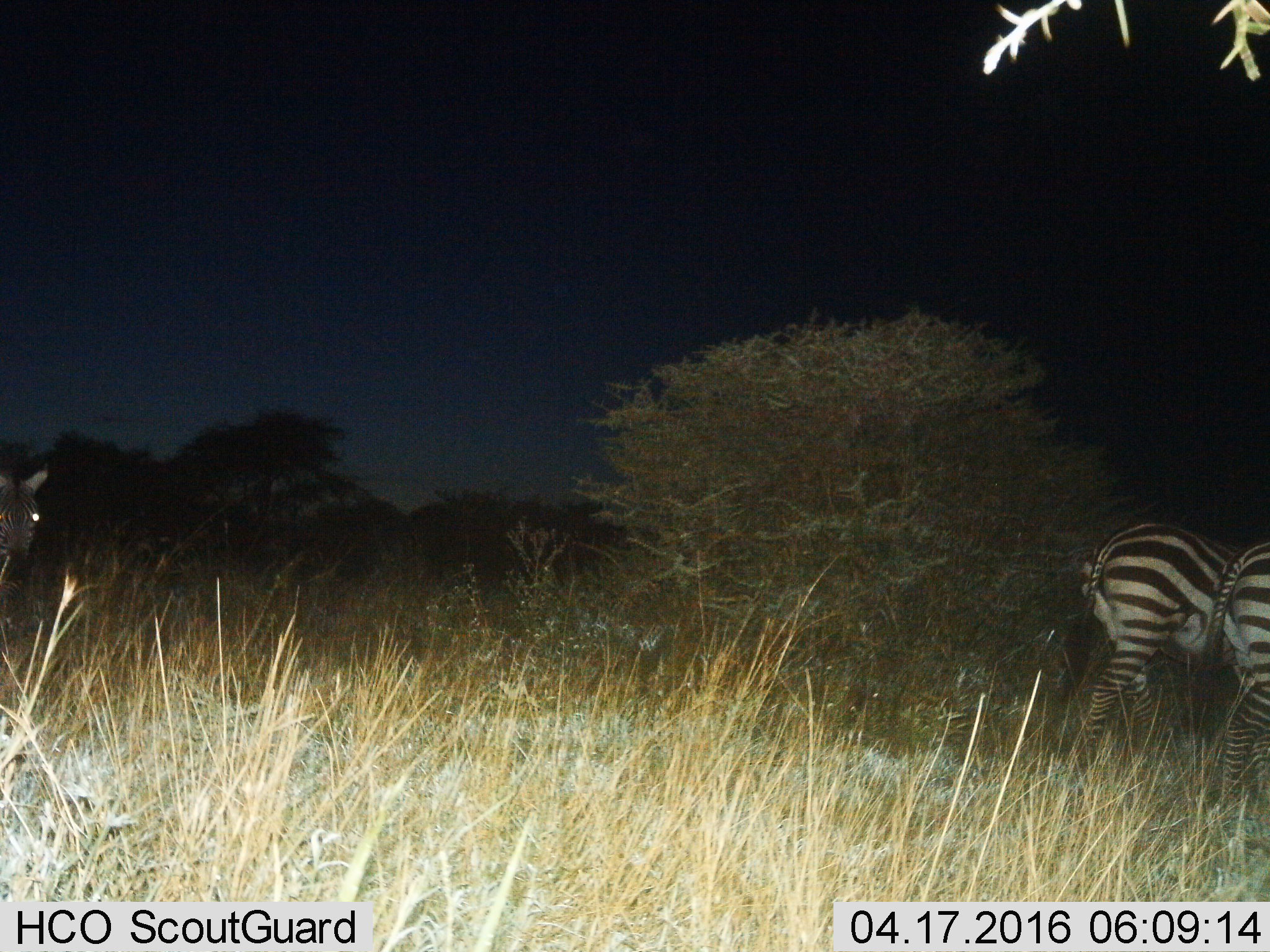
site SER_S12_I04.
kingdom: Animalia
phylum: Chordata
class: Mammalia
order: Perissodactyla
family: Equidae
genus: Equus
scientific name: Equus quagga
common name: plains zebra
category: zebraplains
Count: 3.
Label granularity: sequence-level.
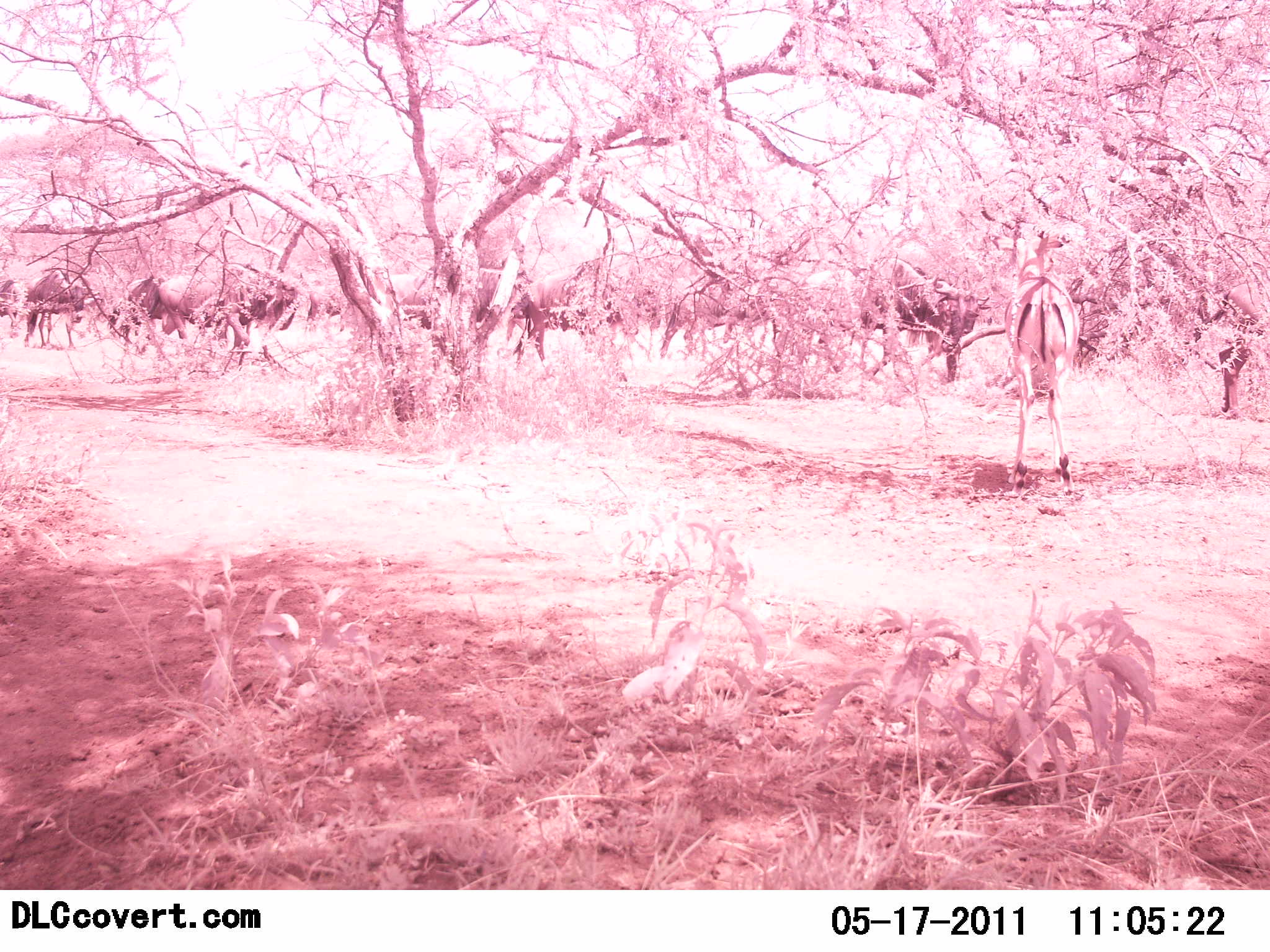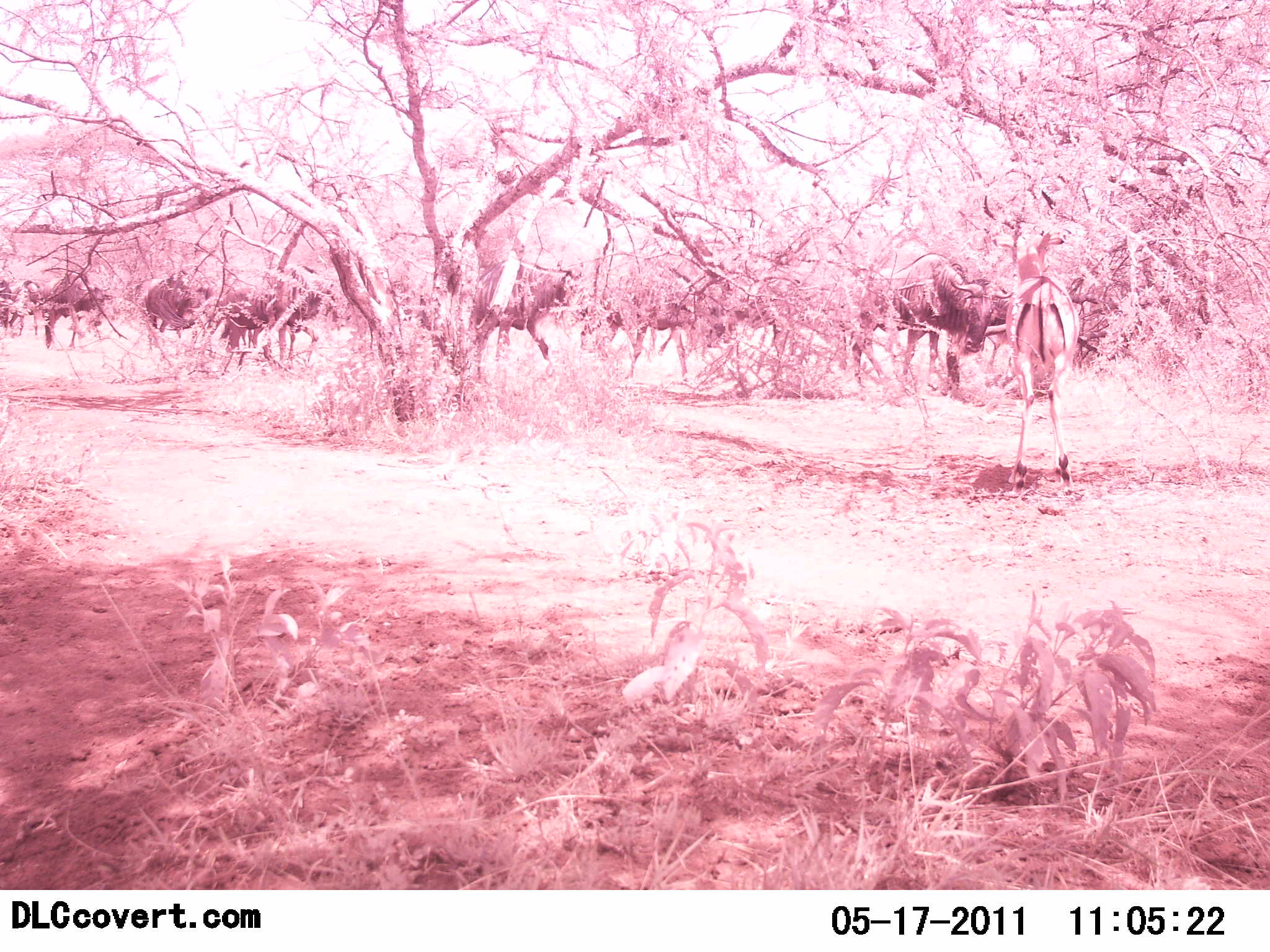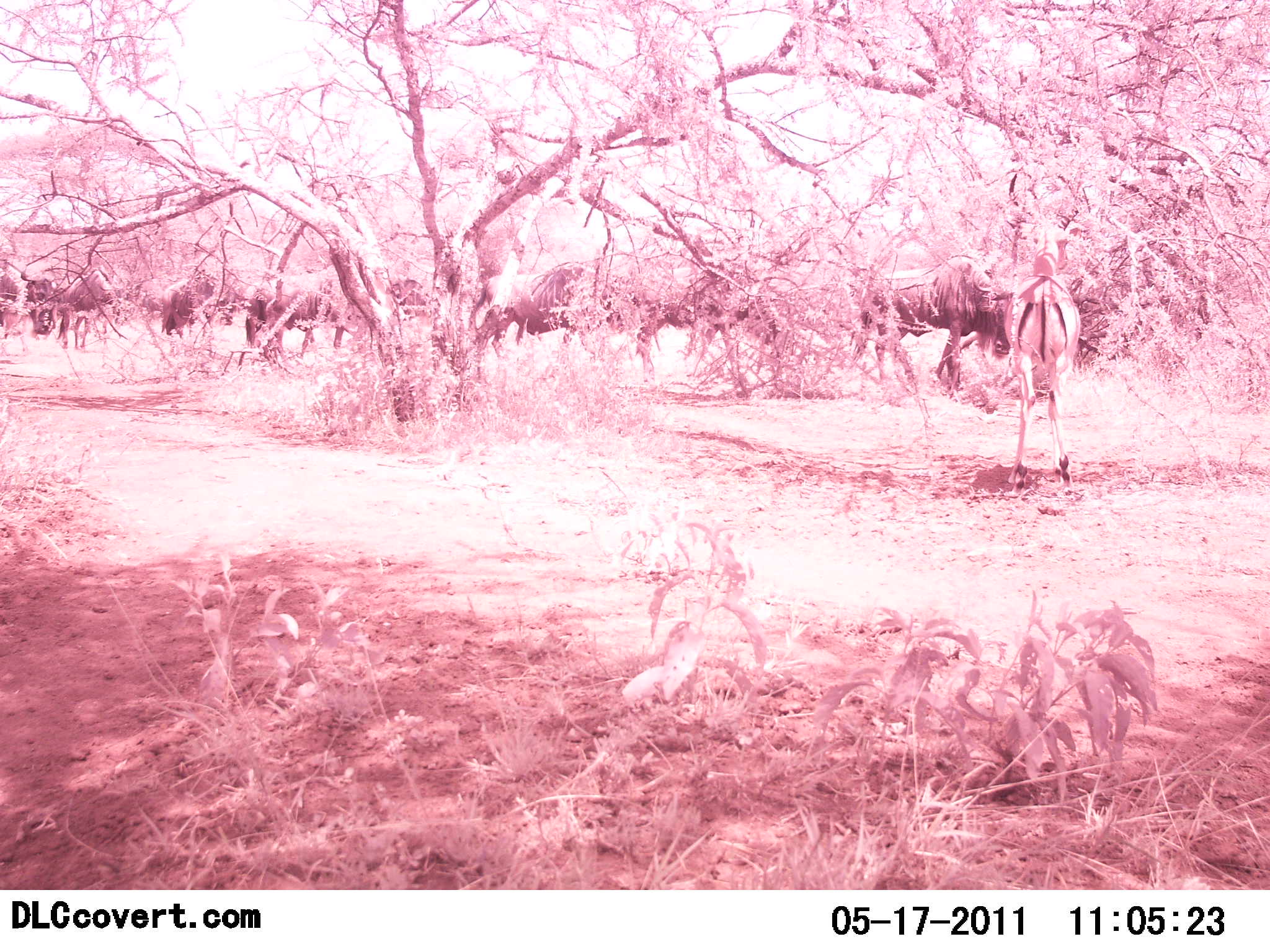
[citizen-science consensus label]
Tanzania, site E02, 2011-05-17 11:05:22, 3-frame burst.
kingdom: Animalia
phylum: Chordata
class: Mammalia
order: Artiodactyla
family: Bovidae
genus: Aepyceros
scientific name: Aepyceros melampus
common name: impala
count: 1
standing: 100%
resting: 0%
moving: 0%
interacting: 0%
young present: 0%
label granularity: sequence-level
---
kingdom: Animalia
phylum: Chordata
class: Mammalia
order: Artiodactyla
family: Bovidae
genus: Connochaetes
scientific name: Connochaetes taurinus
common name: blue wildebeest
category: wildebeest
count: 11-50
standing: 12%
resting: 0%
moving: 88%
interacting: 0%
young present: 0%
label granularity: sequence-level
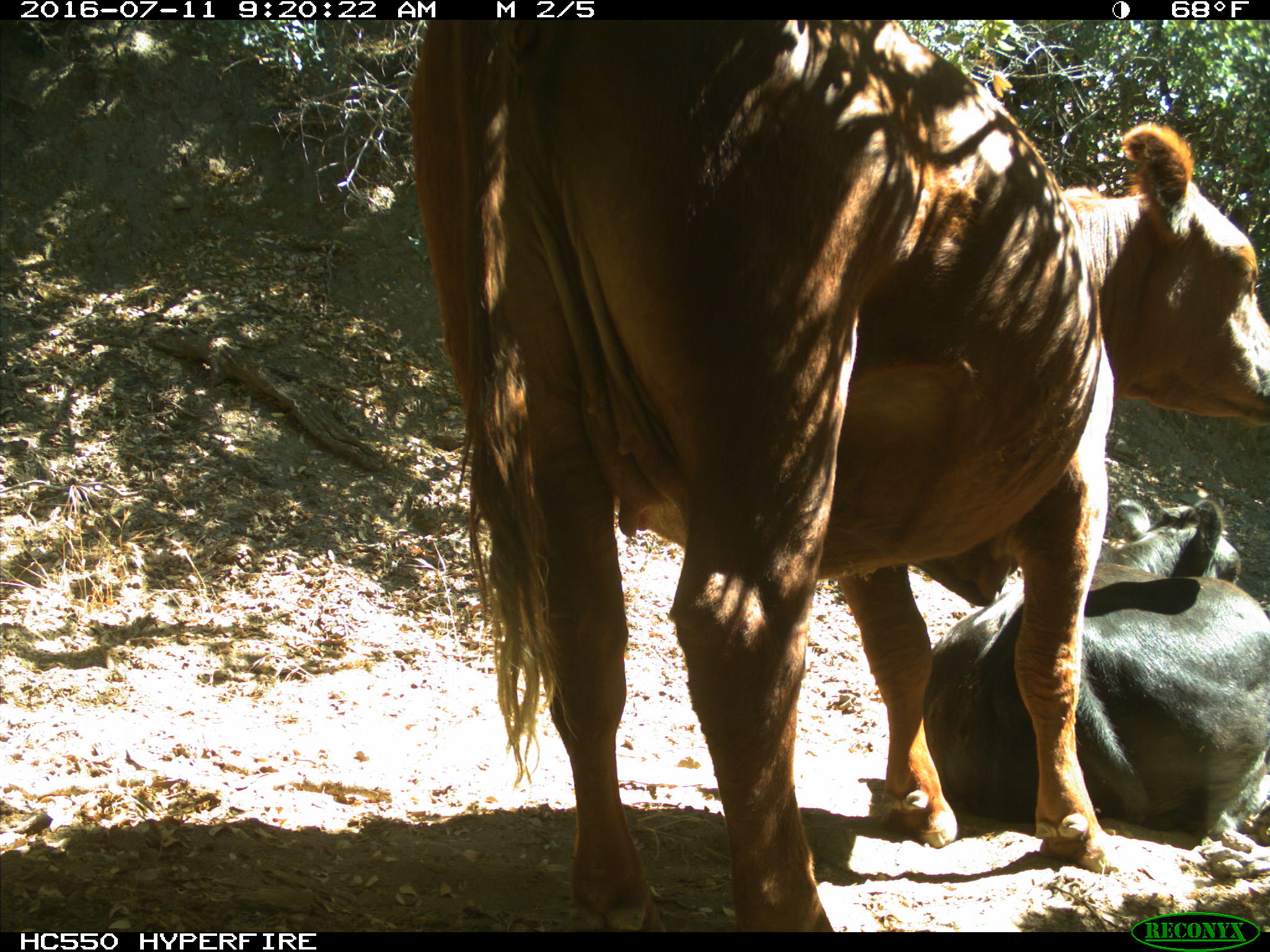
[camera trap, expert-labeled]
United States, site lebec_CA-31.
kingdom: Animalia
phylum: Chordata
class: Mammalia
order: Artiodactyla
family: Bovidae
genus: Bos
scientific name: Bos taurus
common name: domestic cow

________

## What the task requires
A word-for-word copy of the listing is the goal; keep every picture out of it.

## Answer section
site SER_S12_I04.
kingdom: Animalia
phylum: Chordata
class: Mammalia
order: Perissodactyla
family: Equidae
genus: Equus
scientific name: Equus quagga
common name: plains zebra
category: zebraplains
Count: 3.
Label granularity: sequence-level.
[citizen-science consensus label]
Tanzania, site E02, 2011-05-17 11:05:22, 3-frame burst.
kingdom: Animalia
phylum: Chordata
class: Mammalia
order: Artiodactyla
family: Bovidae
genus: Aepyceros
scientific name: Aepyceros melampus
common name: impala
count: 1
standing: 100%
resting: 0%
moving: 0%
interacting: 0%
young present: 0%
label granularity: sequence-level
---
kingdom: Animalia
phylum: Chordata
class: Mammalia
order: Artiodactyla
family: Bovidae
genus: Connochaetes
scientific name: Connochaetes taurinus
common name: blue wildebeest
category: wildebeest
count: 11-50
standing: 12%
resting: 0%
moving: 88%
interacting: 0%
young present: 0%
label granularity: sequence-level
[camera trap, expert-labeled]
United States, site lebec_CA-31.
kingdom: Animalia
phylum: Chordata
class: Mammalia
order: Artiodactyla
family: Bovidae
genus: Bos
scientific name: Bos taurus
common name: domestic cow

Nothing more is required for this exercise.